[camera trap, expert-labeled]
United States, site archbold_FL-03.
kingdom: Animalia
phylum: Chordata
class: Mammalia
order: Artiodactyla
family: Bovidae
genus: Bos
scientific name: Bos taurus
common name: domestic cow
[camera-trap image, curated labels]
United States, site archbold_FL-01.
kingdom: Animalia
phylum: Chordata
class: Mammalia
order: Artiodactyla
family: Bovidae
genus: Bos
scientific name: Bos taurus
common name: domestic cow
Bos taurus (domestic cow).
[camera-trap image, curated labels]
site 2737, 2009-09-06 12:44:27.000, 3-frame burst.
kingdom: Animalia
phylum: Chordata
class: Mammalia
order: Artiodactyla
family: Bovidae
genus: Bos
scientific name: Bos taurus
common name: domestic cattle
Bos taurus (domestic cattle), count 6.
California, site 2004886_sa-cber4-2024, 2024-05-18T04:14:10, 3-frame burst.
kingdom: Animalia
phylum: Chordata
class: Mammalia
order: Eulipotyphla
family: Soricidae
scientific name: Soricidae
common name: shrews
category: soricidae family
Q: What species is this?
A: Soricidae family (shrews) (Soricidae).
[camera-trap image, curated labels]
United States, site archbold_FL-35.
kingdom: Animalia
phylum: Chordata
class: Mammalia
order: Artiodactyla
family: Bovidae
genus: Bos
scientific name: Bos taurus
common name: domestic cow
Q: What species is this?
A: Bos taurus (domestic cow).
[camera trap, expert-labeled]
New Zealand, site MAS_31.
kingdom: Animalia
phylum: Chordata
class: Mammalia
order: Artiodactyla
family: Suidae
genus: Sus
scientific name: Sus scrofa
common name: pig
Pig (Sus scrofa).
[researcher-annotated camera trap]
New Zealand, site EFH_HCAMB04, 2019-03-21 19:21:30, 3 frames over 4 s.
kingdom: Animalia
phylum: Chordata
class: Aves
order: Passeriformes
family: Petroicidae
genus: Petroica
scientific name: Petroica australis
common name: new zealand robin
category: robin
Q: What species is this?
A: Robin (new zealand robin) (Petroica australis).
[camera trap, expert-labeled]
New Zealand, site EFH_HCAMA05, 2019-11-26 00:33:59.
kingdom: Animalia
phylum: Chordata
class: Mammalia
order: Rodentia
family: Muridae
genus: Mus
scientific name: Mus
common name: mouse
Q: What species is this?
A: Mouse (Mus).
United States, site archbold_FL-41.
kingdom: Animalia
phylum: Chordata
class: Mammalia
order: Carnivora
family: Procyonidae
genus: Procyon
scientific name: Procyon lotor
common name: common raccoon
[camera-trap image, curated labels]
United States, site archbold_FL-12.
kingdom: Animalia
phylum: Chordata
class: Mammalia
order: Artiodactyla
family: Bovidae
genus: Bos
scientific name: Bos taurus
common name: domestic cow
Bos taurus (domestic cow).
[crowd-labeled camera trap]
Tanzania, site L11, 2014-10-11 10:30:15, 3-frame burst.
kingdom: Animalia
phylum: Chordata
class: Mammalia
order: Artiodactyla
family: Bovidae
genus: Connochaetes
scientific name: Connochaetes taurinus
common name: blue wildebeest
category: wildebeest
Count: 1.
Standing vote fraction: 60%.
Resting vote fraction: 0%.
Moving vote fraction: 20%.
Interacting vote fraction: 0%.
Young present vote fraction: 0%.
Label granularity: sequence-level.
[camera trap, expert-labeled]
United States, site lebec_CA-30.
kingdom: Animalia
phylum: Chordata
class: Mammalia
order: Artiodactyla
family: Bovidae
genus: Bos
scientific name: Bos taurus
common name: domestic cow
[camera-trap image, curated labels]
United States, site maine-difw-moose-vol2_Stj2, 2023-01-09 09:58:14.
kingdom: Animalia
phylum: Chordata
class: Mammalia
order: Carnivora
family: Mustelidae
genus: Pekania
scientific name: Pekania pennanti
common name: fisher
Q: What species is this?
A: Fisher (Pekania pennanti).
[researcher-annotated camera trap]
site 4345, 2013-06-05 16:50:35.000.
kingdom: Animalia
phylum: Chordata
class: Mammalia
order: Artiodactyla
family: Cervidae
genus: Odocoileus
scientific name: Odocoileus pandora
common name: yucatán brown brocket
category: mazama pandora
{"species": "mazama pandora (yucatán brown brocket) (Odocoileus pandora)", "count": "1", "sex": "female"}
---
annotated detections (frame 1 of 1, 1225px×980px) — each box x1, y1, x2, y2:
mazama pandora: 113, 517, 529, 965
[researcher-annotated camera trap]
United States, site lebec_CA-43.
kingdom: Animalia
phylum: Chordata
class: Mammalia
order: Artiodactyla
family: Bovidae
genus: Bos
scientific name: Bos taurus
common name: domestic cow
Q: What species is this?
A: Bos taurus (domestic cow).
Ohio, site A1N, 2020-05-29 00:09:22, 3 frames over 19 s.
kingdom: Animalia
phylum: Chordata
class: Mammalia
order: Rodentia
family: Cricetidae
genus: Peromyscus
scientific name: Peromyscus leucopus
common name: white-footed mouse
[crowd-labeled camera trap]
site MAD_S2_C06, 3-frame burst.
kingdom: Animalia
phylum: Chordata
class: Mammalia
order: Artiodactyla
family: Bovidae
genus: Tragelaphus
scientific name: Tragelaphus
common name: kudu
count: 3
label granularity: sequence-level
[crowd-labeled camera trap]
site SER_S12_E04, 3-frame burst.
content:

------------------------------

THE TASK —
The lines from the first of the entries through the line holding "United States, site archbold_FL-41." are to be restated word for word, and no others.

FINISHED EXERCISE —
[camera trap, expert-labeled]
United States, site archbold_FL-03.
kingdom: Animalia
phylum: Chordata
class: Mammalia
order: Artiodactyla
family: Bovidae
genus: Bos
scientific name: Bos taurus
common name: domestic cow
[camera-trap image, curated labels]
United States, site archbold_FL-01.
kingdom: Animalia
phylum: Chordata
class: Mammalia
order: Artiodactyla
family: Bovidae
genus: Bos
scientific name: Bos taurus
common name: domestic cow
Bos taurus (domestic cow).
[camera-trap image, curated labels]
site 2737, 2009-09-06 12:44:27.000, 3-frame burst.
kingdom: Animalia
phylum: Chordata
class: Mammalia
order: Artiodactyla
family: Bovidae
genus: Bos
scientific name: Bos taurus
common name: domestic cattle
Bos taurus (domestic cattle), count 6.
California, site 2004886_sa-cber4-2024, 2024-05-18T04:14:10, 3-frame burst.
kingdom: Animalia
phylum: Chordata
class: Mammalia
order: Eulipotyphla
family: Soricidae
scientific name: Soricidae
common name: shrews
category: soricidae family
Q: What species is this?
A: Soricidae family (shrews) (Soricidae).
[camera-trap image, curated labels]
United States, site archbold_FL-35.
kingdom: Animalia
phylum: Chordata
class: Mammalia
order: Artiodactyla
family: Bovidae
genus: Bos
scientific name: Bos taurus
common name: domestic cow
Q: What species is this?
A: Bos taurus (domestic cow).
[camera trap, expert-labeled]
New Zealand, site MAS_31.
kingdom: Animalia
phylum: Chordata
class: Mammalia
order: Artiodactyla
family: Suidae
genus: Sus
scientific name: Sus scrofa
common name: pig
Pig (Sus scrofa).
[researcher-annotated camera trap]
New Zealand, site EFH_HCAMB04, 2019-03-21 19:21:30, 3 frames over 4 s.
kingdom: Animalia
phylum: Chordata
class: Aves
order: Passeriformes
family: Petroicidae
genus: Petroica
scientific name: Petroica australis
common name: new zealand robin
category: robin
Q: What species is this?
A: Robin (new zealand robin) (Petroica australis).
[camera trap, expert-labeled]
New Zealand, site EFH_HCAMA05, 2019-11-26 00:33:59.
kingdom: Animalia
phylum: Chordata
class: Mammalia
order: Rodentia
family: Muridae
genus: Mus
scientific name: Mus
common name: mouse
Q: What species is this?
A: Mouse (Mus).
United States, site archbold_FL-41.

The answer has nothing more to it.